Everything in the listing should be copied exactly, save for the pictures.

** SOURCE MATERIAL follows **

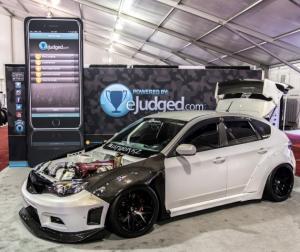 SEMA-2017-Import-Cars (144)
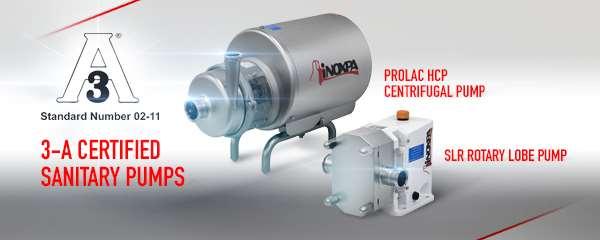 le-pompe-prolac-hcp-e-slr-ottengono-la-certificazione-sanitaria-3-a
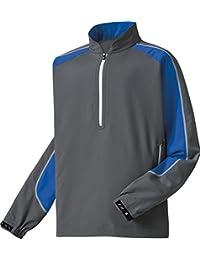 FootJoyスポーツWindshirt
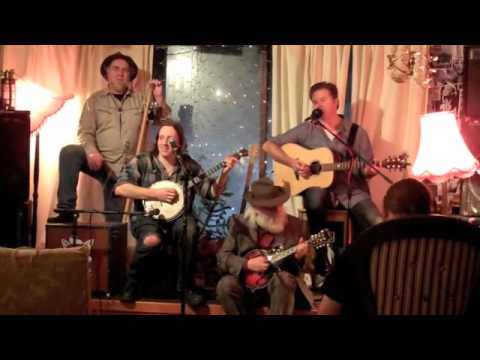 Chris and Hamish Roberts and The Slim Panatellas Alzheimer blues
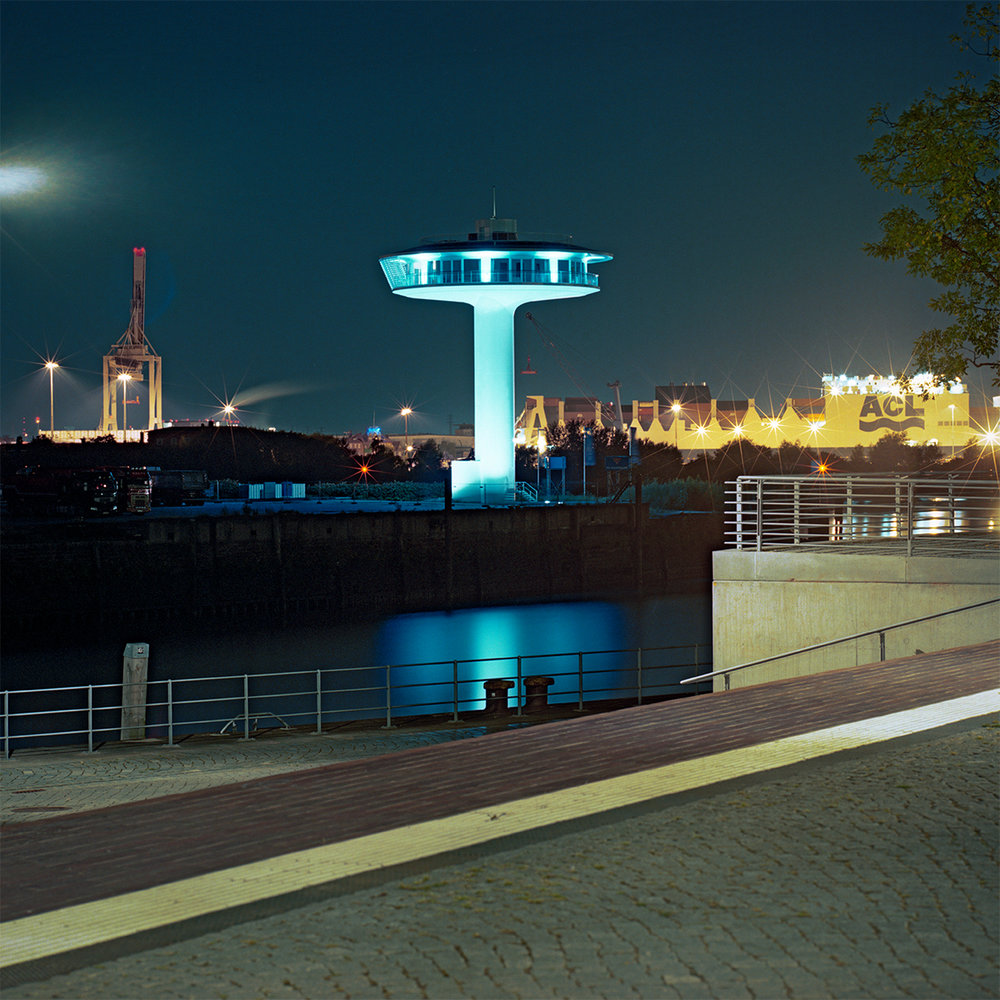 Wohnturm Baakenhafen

** End of SOURCE MATERIAL **

RESULT OF THE TASK
 SEMA-2017-Import-Cars (144)
 le-pompe-prolac-hcp-e-slr-ottengono-la-certificazione-sanitaria-3-a
 FootJoyスポーツWindshirt
 Chris and Hamish Roberts and The Slim Panatellas Alzheimer blues
 Wohnturm Baakenhafen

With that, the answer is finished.